◆ Aim of the task ◆
Can you put the records into a Markdown table with the columns "Row" and "Line", starting with the line containing "Does the image" and going on through the end of the records, leaving out blank lines? Include nothing outside that span.

-- Records provided start --

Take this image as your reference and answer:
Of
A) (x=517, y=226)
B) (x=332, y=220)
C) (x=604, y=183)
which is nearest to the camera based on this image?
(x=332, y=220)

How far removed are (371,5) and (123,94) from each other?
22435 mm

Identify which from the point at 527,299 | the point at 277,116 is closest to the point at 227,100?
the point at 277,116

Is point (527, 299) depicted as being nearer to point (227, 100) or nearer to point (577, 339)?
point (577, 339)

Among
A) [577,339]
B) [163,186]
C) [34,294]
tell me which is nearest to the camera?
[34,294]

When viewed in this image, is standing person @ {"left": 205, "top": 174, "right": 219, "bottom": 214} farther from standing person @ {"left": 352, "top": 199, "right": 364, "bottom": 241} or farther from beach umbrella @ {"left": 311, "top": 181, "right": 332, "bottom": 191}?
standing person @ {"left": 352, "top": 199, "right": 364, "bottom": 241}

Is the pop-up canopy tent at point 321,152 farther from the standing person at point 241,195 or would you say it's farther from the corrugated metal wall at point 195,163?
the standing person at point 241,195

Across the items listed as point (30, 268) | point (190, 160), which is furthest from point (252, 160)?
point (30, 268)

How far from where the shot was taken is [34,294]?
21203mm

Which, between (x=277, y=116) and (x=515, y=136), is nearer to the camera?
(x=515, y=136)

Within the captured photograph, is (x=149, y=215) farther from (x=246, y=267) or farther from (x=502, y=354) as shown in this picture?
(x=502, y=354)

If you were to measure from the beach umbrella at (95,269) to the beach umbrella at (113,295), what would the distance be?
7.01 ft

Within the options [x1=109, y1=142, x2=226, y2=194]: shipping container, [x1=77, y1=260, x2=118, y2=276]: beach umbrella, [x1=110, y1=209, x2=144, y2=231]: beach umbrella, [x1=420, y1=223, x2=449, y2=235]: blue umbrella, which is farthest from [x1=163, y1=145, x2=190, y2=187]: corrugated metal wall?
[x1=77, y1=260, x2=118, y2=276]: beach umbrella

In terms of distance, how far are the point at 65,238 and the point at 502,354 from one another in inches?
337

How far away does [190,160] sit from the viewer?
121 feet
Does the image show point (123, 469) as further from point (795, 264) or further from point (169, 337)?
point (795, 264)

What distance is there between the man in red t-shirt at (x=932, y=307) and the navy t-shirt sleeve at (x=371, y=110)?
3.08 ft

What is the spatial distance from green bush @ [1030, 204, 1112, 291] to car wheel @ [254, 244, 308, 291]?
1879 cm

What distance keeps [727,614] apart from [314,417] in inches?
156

-- Records provided end --

◆ Result for this exercise ◆
| Row | Line |
|---|---|
| 1 | Does the image show point (123, 469) as further from point (795, 264) or further from point (169, 337)? |
| 2 | point (795, 264) |
| 3 | What distance is there between the man in red t-shirt at (x=932, y=307) and the navy t-shirt sleeve at (x=371, y=110)? |
| 4 | 3.08 ft |
| 5 | What is the spatial distance from green bush @ [1030, 204, 1112, 291] to car wheel @ [254, 244, 308, 291]? |
| 6 | 1879 cm |
| 7 | What distance keeps [727,614] apart from [314,417] in inches? |
| 8 | 156 |